## INSTRUCTIONS TO FOLLOW
Please reproduce the records exactly, leaving out any pictures.

___ RECORDED INFORMATION ___

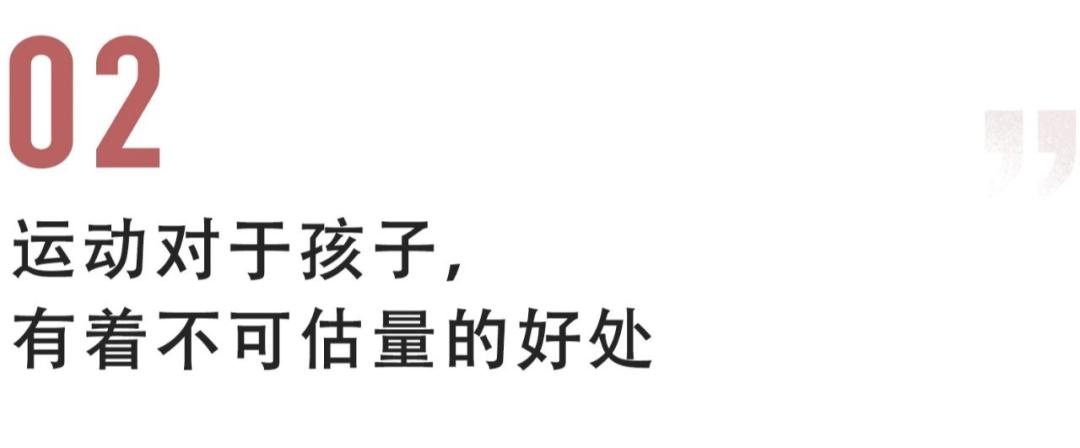 02

运动对于孩子,
有着不可估量的好处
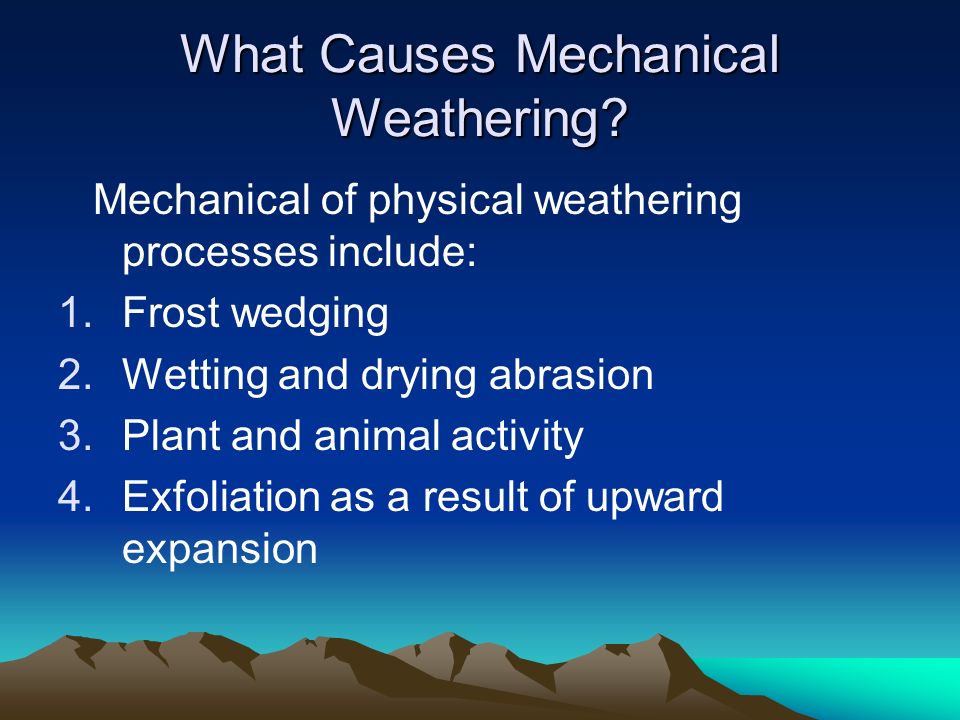 What Causes Mechanical Weathering?

Mechanical of physical weathering processes include:

1. Frost wedging
2. Wetting and drying abrasion
3. Plant and animal activity
4. Exfoliation as a result of upward expansion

___

## ANSWER SECTION
 02

运动对于孩子,
有着不可估量的好处
 What Causes Mechanical Weathering?

Mechanical of physical weathering processes include:

1. Frost wedging
2. Wetting and drying abrasion
3. Plant and animal activity
4. Exfoliation as a result of upward expansion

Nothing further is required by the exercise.